Une réunification trop chère
Par ailleurs, si la campagne électorale s’est focalisée sur la crise économique et non sur la "question chypriote", cette crise économique pourrait avoir des répercussions sur une éventuelle réunification.
Le 24 février dernier, Angela Merkel s’est rendue en Turquie où elle a rencontré le Premier ministre turc, R.T. Erdogan. Ce dernier lui a fait part de sa volonté de régler le problème chypriote. En effet, cette question est sine qua non pour tout rapprochement d’Ankara avec l’UE. D’autant que la Turquie est aujourd’hui en pointe dans l’aide à l’opposition syrienne avec le soutien de Bruxelles et de Washington.
Bruxelles pourrait faire pression sur Nicosie: aide financière contre rapprochement avec la RTNC et réunification. Mais l'influence de l'UE sur ce dossier est relativement limitée car il dépend essentiellement de l’ONU.
De 2002 à 2004, l’ancien Secrétaire général des Nations Unies, Kofi Annan, avait proposé un plan de réunification largement en faveur des Chypriotes turcs.
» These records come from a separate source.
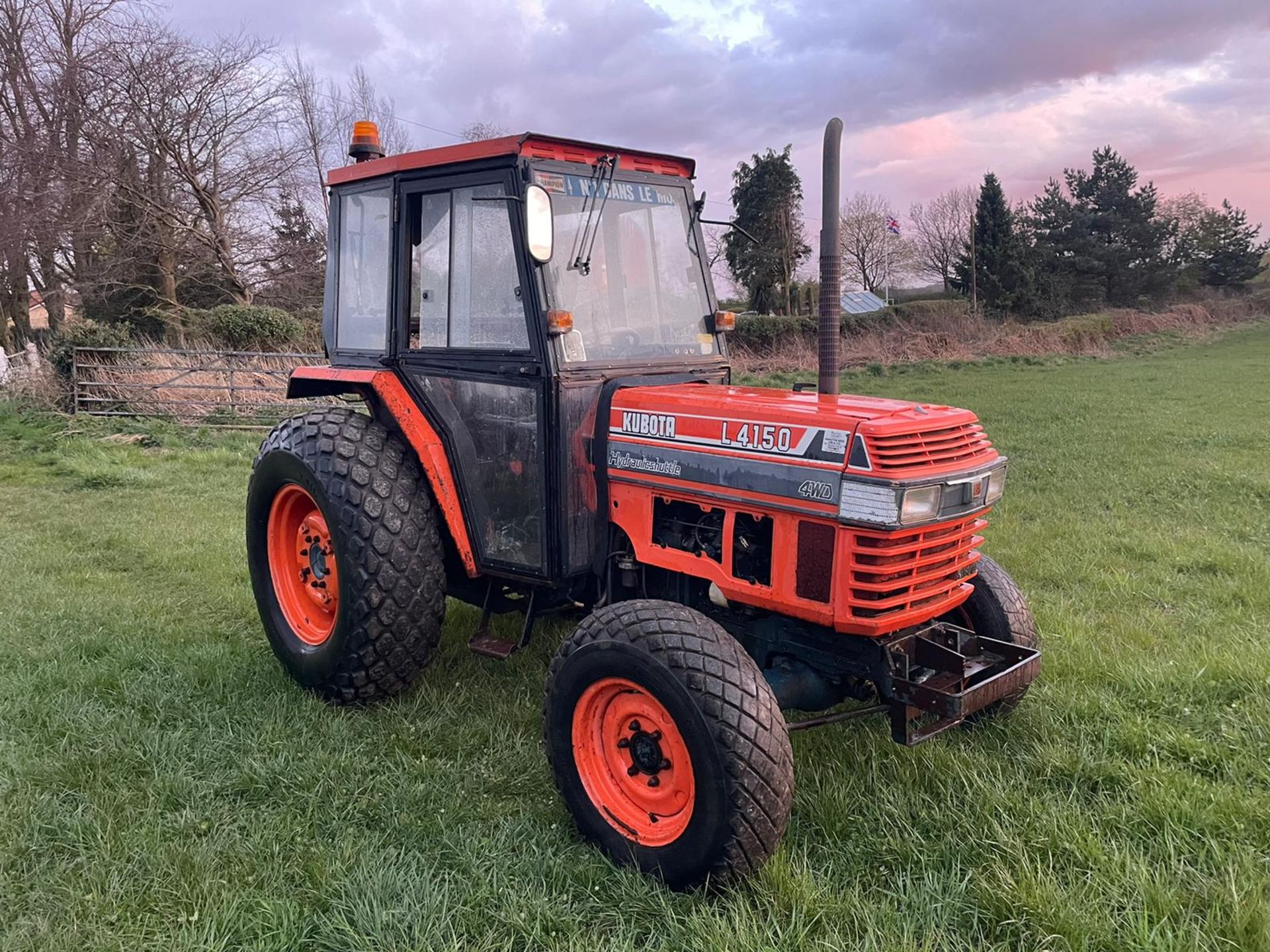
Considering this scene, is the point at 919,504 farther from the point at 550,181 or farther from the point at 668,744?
the point at 550,181

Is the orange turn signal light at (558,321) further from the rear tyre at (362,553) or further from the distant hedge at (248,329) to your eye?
the distant hedge at (248,329)

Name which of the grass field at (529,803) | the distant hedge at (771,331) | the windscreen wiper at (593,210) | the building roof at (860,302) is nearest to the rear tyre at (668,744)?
the grass field at (529,803)

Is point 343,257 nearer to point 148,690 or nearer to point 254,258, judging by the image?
point 148,690

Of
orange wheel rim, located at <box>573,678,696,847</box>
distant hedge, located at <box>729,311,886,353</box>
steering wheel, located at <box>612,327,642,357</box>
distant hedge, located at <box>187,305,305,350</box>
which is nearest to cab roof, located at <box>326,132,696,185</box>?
steering wheel, located at <box>612,327,642,357</box>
Soumis à référendum dans les deux parties de l’île le 24 avril 2004. Les Chypriotes grecs ont rejeté le "Plan Annan" à 76% et accepté par les Chypriotes turcs à 65%.
Et depuis 2010, la position de la partie turque de l'île s'est considérablement durcie. Le nouveau président de la République turque de Chypre nord, Dervis Eroglu, peu favorable à la réunification, préférant l’intégration de sa région à la Turquie. Il a été le Premier ministre de Rauf Denktash, premier dirigeant de la république autoproclamée. C’est ce même Denktash (1924-2012) qui a été le père de l’irrédentisme des Chypriotes turcs en liaison étroite avec l’armée turque depuis 1963. Président de la partie nord de l'île de 1976 à 2005, il a toujours exclu toute réunification.
Autre facteur qui peut empêcher Bruxelles de faire un chantage sur Nicosie : le PIB du nord est trois à quatre fois inférieur à celui du sud. Une réunification couterait extrêmement chère à Nicosie et plongerait l’ensemble l’île dans une récession de très longue durée.
Et les Allemands sont bien placés pour savoir quel est le coût d'une réunification.